- _ROWS_:
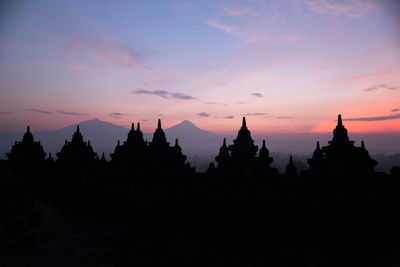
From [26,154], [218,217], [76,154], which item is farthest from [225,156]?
[26,154]

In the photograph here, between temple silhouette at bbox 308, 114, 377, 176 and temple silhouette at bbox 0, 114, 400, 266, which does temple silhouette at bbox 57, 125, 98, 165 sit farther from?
temple silhouette at bbox 308, 114, 377, 176

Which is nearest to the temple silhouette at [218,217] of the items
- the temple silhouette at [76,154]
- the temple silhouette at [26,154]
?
the temple silhouette at [76,154]

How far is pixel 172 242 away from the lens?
384 inches

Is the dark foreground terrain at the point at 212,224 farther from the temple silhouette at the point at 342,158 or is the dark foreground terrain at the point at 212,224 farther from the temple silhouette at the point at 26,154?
the temple silhouette at the point at 26,154

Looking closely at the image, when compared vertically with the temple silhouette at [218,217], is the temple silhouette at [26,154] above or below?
above

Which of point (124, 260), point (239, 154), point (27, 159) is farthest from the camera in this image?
point (27, 159)

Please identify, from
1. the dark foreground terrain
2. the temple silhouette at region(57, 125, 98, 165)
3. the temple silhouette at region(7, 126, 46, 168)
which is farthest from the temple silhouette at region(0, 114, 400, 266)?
the temple silhouette at region(7, 126, 46, 168)

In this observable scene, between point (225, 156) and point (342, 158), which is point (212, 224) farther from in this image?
point (225, 156)

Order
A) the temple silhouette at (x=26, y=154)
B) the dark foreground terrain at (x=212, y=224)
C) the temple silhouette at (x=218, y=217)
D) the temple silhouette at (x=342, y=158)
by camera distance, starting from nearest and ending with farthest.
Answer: the dark foreground terrain at (x=212, y=224)
the temple silhouette at (x=218, y=217)
the temple silhouette at (x=342, y=158)
the temple silhouette at (x=26, y=154)

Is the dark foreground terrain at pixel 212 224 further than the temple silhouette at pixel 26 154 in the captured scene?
No

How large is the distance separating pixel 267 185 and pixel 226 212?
227 cm

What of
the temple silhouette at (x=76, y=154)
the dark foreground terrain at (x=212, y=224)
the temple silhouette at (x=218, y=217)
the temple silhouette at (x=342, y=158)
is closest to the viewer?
the dark foreground terrain at (x=212, y=224)

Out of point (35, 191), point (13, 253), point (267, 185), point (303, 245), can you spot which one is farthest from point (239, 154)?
point (35, 191)

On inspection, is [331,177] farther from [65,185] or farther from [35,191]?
[35,191]
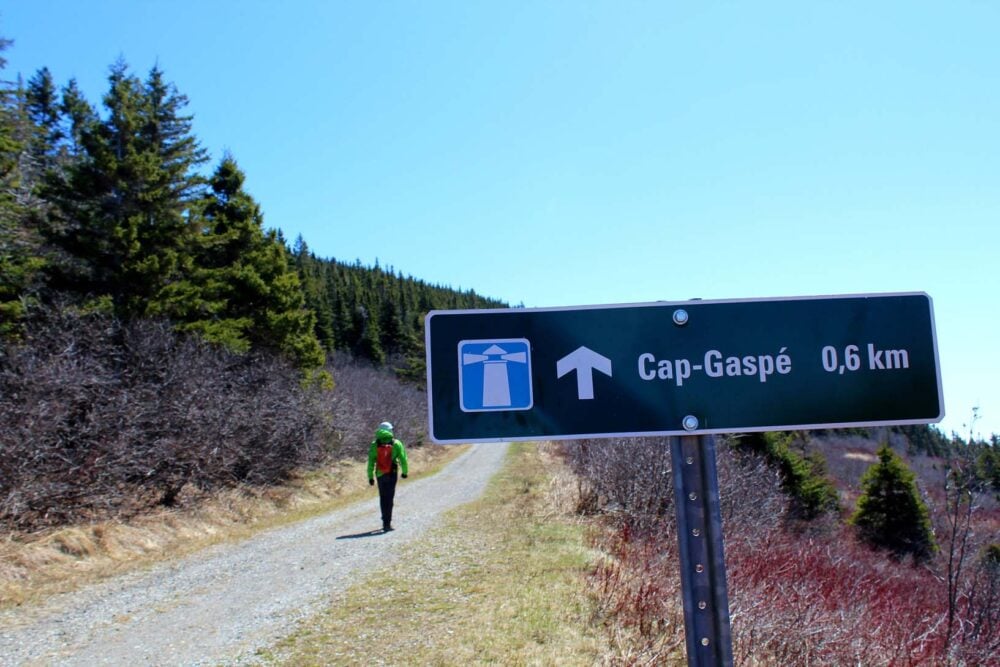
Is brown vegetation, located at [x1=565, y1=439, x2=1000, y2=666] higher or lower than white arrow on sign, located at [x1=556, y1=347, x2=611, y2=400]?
lower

- _EXERCISE AIM_: Quote, word for word and nothing more, every line from the line with "Is the dark foreground terrain at pixel" to the end of the entries, including both ends; skip any pictures.

- _FINISHED ANSWER_:
Is the dark foreground terrain at pixel 212 224 further than the temple silhouette at pixel 26 154 in the captured scene?
No

How large is the distance separating pixel 267 185 and pixel 226 212?
227 cm

What of
the temple silhouette at (x=76, y=154)
the dark foreground terrain at (x=212, y=224)
the temple silhouette at (x=218, y=217)
the temple silhouette at (x=342, y=158)
is closest to the viewer?
the dark foreground terrain at (x=212, y=224)

Out of point (35, 191), point (13, 253), point (267, 185), point (303, 245), can you spot which one is farthest from point (239, 154)?
point (35, 191)

On inspection, is [331,177] farther from [65,185] or farther from [35,191]?
[35,191]
Is brown vegetation, located at [x1=565, y1=439, x2=1000, y2=666] higher or lower than white arrow on sign, located at [x1=556, y1=347, x2=611, y2=400]?
lower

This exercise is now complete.